Hi,
I'm experiencing crashes in a DFB application (running on an ARM Linux
2.6 machine, with fbdev) when the OS suspends and then resumes. Do
you have any idea what could be causing this and how to fix it? As
you'll see, we couldn't get very far debugging it...
What happens: after suspending the machine
("echo mem >/sys/power/state") and then resuming it, the DFB
application is gone, with the following log messages (this was
without debug mode enabled):
(!) [ 1076: 19.429] --> Caught signal 4 (at 0xbe826a2c, illegal
trap) <--
(!) FUSION_PROPERTY_LEASE --> Connection timed out
(!) [ 1076: 19.521] --> Caught signal 11 (at (nil), invalid address)
<--
Killed
We initially suspected it has something to do with the clock being
bumped at wake-up and fusion module interpreting this as a time-out
and causing fusion_property_lease() to fail. I still think this could
be a problem, seeing that there's no suspend/resume related code in
linux-fusion, but it's more complicated than that, unfortunately:
Notice the SIGILL (=4) signal above. This happens *before* the system
is suspended, unfortunately without any useful backtrace:
(gdb) c
Continuing. Breakpoint 2 at 0x4067f150:
file /home/zeitlin/src/rea/src/DirectFB/src/core/core.c, line 633.
Pending breakpoint "dfb_core_suspend" resolved Program terminated
with signal SIGKILL, Killed. The program no longer exists.

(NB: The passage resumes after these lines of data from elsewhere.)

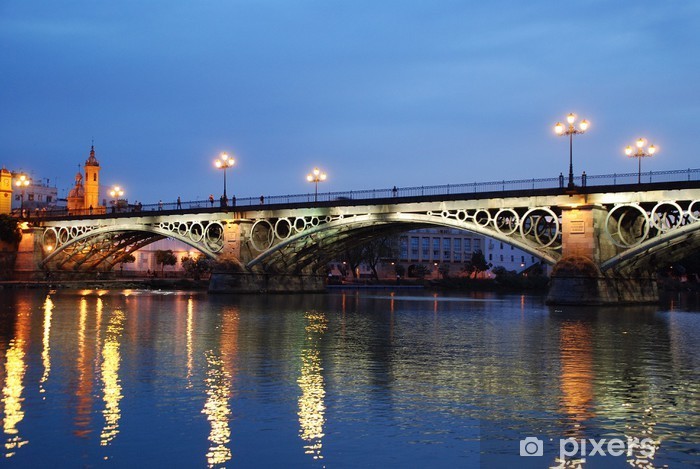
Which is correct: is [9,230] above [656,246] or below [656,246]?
above

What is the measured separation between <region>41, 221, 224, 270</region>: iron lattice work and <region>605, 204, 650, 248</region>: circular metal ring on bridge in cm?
3917

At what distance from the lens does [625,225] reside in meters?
59.4

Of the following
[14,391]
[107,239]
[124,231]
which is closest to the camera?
[14,391]

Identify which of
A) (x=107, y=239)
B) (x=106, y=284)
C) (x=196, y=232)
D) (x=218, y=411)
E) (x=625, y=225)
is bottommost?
(x=218, y=411)

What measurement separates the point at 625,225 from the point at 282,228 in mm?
35221

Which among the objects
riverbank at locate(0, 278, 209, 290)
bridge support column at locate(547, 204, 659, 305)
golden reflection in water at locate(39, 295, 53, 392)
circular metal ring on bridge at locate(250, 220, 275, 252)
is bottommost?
golden reflection in water at locate(39, 295, 53, 392)

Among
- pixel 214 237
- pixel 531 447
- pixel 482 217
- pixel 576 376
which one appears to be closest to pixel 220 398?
pixel 531 447

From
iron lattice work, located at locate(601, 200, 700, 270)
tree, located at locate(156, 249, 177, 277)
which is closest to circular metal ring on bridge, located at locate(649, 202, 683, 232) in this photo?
iron lattice work, located at locate(601, 200, 700, 270)

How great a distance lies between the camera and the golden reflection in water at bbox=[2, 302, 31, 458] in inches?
465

Also, there's the following output in debug build when suspending:
(!) [VT Switcher 9.060] ( 1359) *** Assumption [core != NULL]
failed *** [/home/zeitlin/src/rea/src/DirectFB/src/core/core.c:633 in
dfb_core_suspend()]
(!) [ 1338: 48.076] --> Caught signal 4 (at 0xbede4954, illegal
trap) <--
(!) [Main Thread 48.081] ( 1338) *** Assertion [(thread)->magic
== D_MAGIC("DirectThread")] failed ***
[/home/zeitlin/src/rea/src/DirectFB/lib/direct/thread.c:294 in
direct_thread_cancel()]
The assumption fails because vt_thread() calls the function with NULL
core, so there's clearly a bug here, but I wonder if the bug is
having the check or passing NULL from vt_thread()...
Breakpoint 2, dfb_core_suspend (core=0x0)
at /home/zeitlin/src/rea/src/DirectFB/src/core/core.c:633 633
D_ASSUME( core != NULL ); Current language: auto; currently c (gdb)
bt #0 dfb_core_suspend (core=0x0)
at /home/zeitlin/src/rea/src/DirectFB/src/core/core.c:633 #1
0x4074d400 in vt_thread (thread=0x1f918, arg=0x0)
at /home/zeitlin/src/rea/src/DirectFB/systems/fbdev/vt.c:392 #2
0x40727994 in direct_thread_main (arg=0x1f918)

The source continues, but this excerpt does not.